A todo lo cual, cabe añadir la ominosa informalidad laboral, que coloca a centenas de miles de chiapanecos fuera de la seguridad social y los esquemas de pensiones laborales.

De no ser por el sector turismo y de servicios la situación sería crítica, más aún si se considera el rezago estructural que arrastra Chiapas desde el siglo pasado en temas como educación y salud.

En relación con el PIB nacional de 2024, Chiapas sólo aportó el 1.6% del total nacional y el año pasado (2025) registró la tercera tasa de informalidad laboral más alta a nivel nacional, con 74.9%. De ese tamaño es la economía del estado.

¿Qué sigue a México para finales del 2026?

El año en marcha depara para el país un cierre del periodo de ajuste estructural emprendido por la presidenta Claudia Sheinbaum, en el cual se prevé un crecimiento económico moderado, caracterizado por una desaceleración tras el enfriamiento observado en el primer trimestre del año, con un crecimiento esperado del PIB entre 1.1% y 1.8% anual.

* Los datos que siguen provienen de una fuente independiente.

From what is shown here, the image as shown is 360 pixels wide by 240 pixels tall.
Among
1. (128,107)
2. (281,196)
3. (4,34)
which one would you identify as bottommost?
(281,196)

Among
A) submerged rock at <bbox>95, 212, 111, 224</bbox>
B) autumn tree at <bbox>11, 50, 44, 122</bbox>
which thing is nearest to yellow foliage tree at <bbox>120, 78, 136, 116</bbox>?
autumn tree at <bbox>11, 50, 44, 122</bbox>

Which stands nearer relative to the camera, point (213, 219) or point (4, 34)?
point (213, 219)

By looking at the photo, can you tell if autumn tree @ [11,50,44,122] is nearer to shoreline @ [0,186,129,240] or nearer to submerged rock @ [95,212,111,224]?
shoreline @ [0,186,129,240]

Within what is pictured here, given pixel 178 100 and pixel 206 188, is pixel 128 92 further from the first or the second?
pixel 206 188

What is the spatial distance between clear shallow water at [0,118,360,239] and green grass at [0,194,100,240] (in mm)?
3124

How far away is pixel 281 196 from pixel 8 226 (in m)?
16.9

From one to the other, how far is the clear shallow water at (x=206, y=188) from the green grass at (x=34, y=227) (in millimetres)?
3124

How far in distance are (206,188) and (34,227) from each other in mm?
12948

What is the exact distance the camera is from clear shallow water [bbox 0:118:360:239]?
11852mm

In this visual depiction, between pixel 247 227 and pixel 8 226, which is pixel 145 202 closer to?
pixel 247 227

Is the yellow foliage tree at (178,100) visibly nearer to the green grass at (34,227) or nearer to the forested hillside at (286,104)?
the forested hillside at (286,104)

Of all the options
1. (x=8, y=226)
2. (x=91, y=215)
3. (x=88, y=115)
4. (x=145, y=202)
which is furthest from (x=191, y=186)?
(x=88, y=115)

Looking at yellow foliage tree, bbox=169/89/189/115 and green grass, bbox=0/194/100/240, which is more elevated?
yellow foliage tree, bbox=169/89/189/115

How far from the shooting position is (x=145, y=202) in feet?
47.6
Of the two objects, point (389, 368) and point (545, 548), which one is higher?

Hacia finales de 2026 la incertidumbre sobre la revisión del tratado con EE. UU. y Canadá será un factor determinante, esperándose que las nuevas reglas impacten la inversión extranjera directa y el sector exportador.

En cuanto a la inflación no desaparecerán las señalas de presión (4.59% hasta marzo), lo que contraerá el poder adquisitivo de los hogares y aumentará los costos de producción.

En cuanto a las Finanzas Públicas y Política Fiscal, ya veremos si se cumplen las metas de reducir el déficit fiscal, con una meta de superávit primario del 1% y un déficit generalizado del 3.5%, buscando un gasto público más eficiente.